--- Reading passage ---
Restrictions on Transfer.  Option Holder may at any time sell, assign or transfer this Option by complying with the transfer procedures set forth in this Section 6.1; provided, that no sale, assignment or transfer of this Option shall be permitted unless (a) the subsequent purchaser, assignee or transferee (the “Transferee”) is a person who qualifies as both an Accredited Investor and an Eligible Contract Participant and (b) the transaction complies with applicable federal and state securities laws.  Issuer hereby acknowledges and agrees that any sale, assignment or transfer of this Option will give rise to a direct obligation of Issuer to the Transferee.

--- Problem to work on ---
Print the option transfer clause from "Restrictions on Transfer." up to and including "to the Transferee.".

--- Exercise data ---
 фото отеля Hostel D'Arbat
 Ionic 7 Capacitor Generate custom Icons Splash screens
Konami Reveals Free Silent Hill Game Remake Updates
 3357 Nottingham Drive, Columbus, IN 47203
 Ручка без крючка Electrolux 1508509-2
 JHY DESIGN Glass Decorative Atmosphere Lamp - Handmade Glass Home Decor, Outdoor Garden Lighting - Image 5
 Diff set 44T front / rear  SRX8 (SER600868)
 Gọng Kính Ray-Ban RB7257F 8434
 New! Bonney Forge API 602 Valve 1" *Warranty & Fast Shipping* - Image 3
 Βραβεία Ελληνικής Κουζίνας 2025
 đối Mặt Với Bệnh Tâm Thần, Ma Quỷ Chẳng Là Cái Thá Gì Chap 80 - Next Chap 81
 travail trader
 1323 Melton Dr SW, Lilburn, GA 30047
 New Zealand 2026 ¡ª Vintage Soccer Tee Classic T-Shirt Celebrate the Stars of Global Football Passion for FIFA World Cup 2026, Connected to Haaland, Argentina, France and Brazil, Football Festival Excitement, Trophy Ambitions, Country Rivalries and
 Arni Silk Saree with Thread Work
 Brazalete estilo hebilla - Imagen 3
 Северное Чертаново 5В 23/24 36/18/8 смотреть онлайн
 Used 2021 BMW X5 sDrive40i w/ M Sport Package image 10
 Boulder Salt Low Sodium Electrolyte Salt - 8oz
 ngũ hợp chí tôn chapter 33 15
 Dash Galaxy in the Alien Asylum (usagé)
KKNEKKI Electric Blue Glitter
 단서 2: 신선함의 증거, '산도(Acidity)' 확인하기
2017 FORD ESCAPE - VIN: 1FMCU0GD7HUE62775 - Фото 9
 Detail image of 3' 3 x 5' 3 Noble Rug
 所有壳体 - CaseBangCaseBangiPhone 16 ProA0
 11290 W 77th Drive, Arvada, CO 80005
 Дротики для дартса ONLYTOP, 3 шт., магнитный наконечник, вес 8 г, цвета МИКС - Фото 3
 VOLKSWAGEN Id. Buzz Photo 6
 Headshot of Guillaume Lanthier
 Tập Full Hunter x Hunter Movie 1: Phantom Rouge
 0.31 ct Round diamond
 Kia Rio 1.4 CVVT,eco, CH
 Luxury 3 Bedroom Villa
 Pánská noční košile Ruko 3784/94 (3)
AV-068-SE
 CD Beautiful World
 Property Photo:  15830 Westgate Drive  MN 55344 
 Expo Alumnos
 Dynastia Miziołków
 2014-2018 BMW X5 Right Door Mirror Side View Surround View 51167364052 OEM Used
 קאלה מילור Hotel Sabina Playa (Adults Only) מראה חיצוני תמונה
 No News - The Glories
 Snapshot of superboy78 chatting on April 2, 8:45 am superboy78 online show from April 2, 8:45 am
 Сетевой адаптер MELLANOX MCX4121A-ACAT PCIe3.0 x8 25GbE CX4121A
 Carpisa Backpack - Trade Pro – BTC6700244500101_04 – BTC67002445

--- Output of the exercise ---
Restrictions on Transfer.  Option Holder may at any time sell, assign or transfer this Option by complying with the transfer procedures set forth in this Section 6.1; provided, that no sale, assignment or transfer of this Option shall be permitted unless (a) the subsequent purchaser, assignee or transferee (the “Transferee”) is a person who qualifies as both an Accredited Investor and an Eligible Contract Participant and (b) the transaction complies with applicable federal and state securities laws.  Issuer hereby acknowledges and agrees that any sale, assignment or transfer of this Option will give rise to a direct obligation of Issuer to the Transferee.